Mao and her husband, Wu Xuewei, filed an appeal against Mao's sentence. At the appeal hearing on 16 April 2007, the judge at Shanghai Municipal No. 2 Intermediate People's Court merely read a statement reaffirming Mao's sentence, allowing no evidence to be presented by Xu or Mao's lawyer. Mao was tormented and tortured by prisoners and staff alike while in prison. In addition to her regular abuse, she was placed under solitary confinement for 70 days, a violation of China's Prison Law, which allows a maximum of 15 days in solitary confinement. She was finally released on 29 November 2008, at the scheduled end of her sentence.

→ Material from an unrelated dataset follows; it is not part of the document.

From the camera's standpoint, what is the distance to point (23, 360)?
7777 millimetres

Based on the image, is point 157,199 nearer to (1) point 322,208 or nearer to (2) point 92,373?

==Protest for Liu Xiaobo, and imprisonment (2009–2011)==
On 25 December 2009, she was found guilty of "disturbing public order" due to her peaceful protest outside the Beijing municipal intermediate court, where she was campaigning in support of the human rights activist Liu Xiaobo. She was sent back to the RTL camp on 4 March 2010. There she was tortured and ill-treated. Abuses include force-feeding, blocking her access to food from her family and ordering other inmates to repeatedly beat her. Due to her protests about human rights in the RTL camp, on 9 September 2010, she was tied up for four days in the same position, without food or water. This was repeated on 29 September.

She was released on 22 February 2011. A CT scan showed that the ill-treatment had caused her to have bleeding in her brain. She was very quickly taken again, and is now believed to be in Shanghai City Prison Hospital, where she was previously tortured and ill-treated.

Recently, on 28 July 2011, Mao Hengfeng has been released again to her family in an unconscious state. Members of the police force are still currently keeping Mao Hengfeng under surveillance.

==Amnesty Campaign 2011==

Amnesty International have issued an Urgent Action, calling for her immediate release, an investigation into the abuse, and provision of independent medical assistance and assessment.